**Aim of the task**
Retype all of the records below word for word, leaving out the pictures and keeping only the text.

────────────────

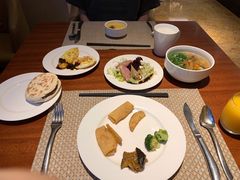 -西安赛瑞喜来登大酒店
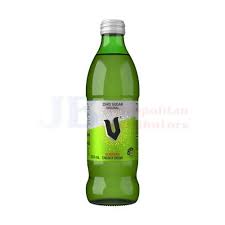 V Energy Drink Sugar Free Bottle (24x350ml)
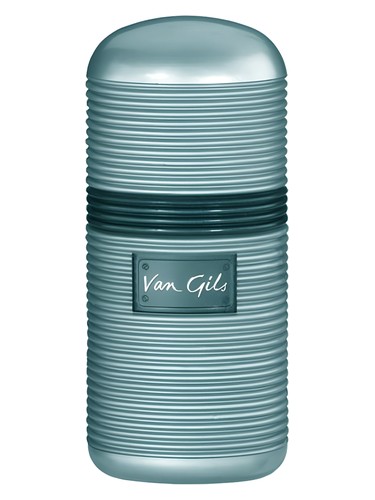 Ice by Van Gils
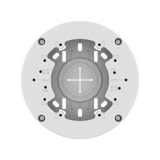 Hanwha - SBV-140WCBW - Weather Cap compatible with TNV-C8011RW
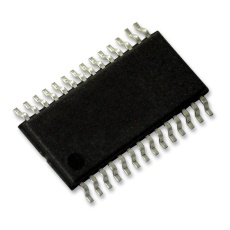【ISL5857IAZ】D/A CONVERTER  260MSPS  PARALLEL  TSSOP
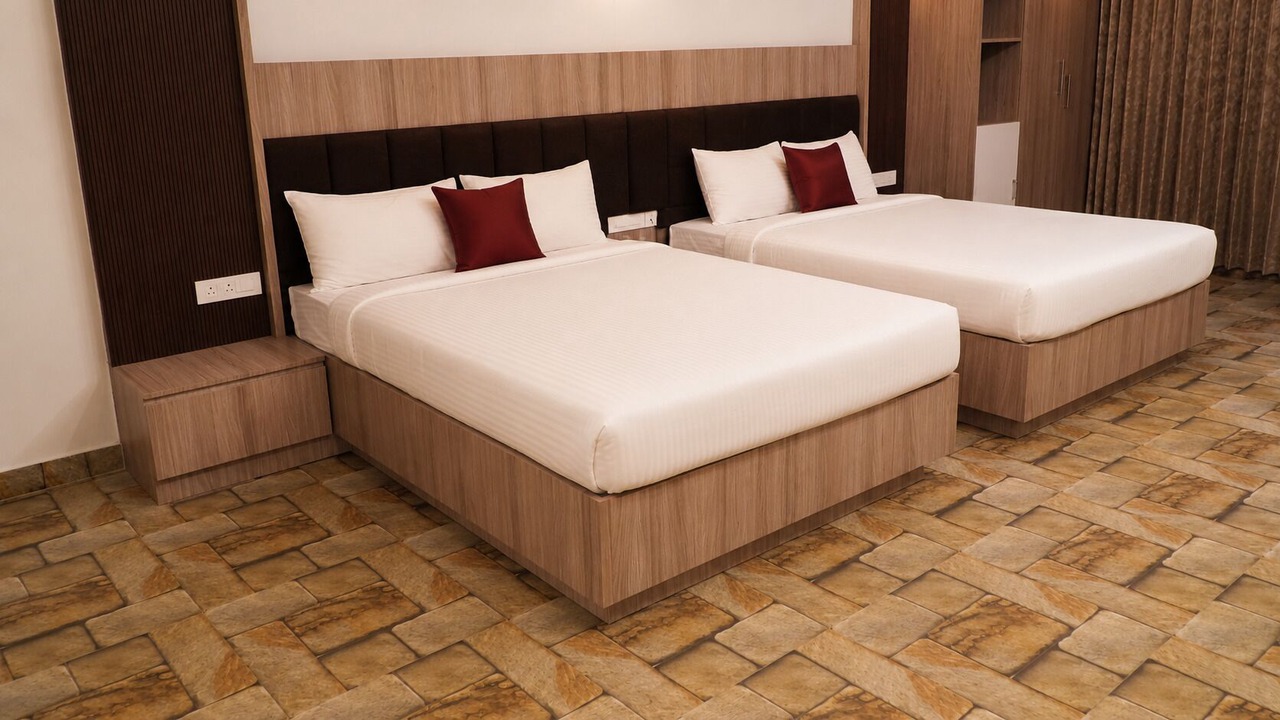 Photo of Bedroom in Thanjavur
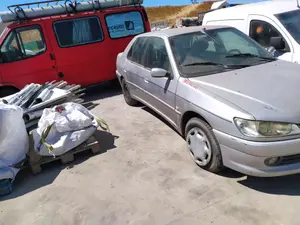 PEUGEOT 306 3/5 PT. / 4 PT. (S2) foto 6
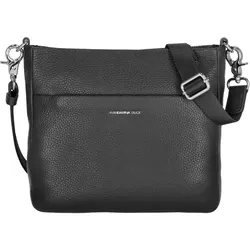 Mandarina Duck Umhängetasche Mellow Leather nero - 22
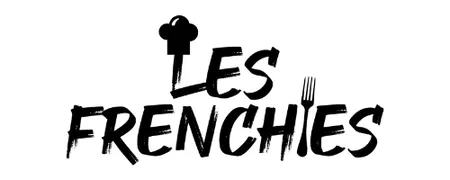 Les Frenchies Travel : Vlog & Food Guide in France logo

────────────────

**Your solution**
 -西安赛瑞喜来登大酒店
 V Energy Drink Sugar Free Bottle (24x350ml)
 Ice by Van Gils
 Hanwha - SBV-140WCBW - Weather Cap compatible with TNV-C8011RW
【ISL5857IAZ】D/A CONVERTER  260MSPS  PARALLEL  TSSOP
 Photo of Bedroom in Thanjavur
 PEUGEOT 306 3/5 PT. / 4 PT. (S2) foto 6
 Mandarina Duck Umhängetasche Mellow Leather nero - 22
 Les Frenchies Travel : Vlog & Food Guide in France logo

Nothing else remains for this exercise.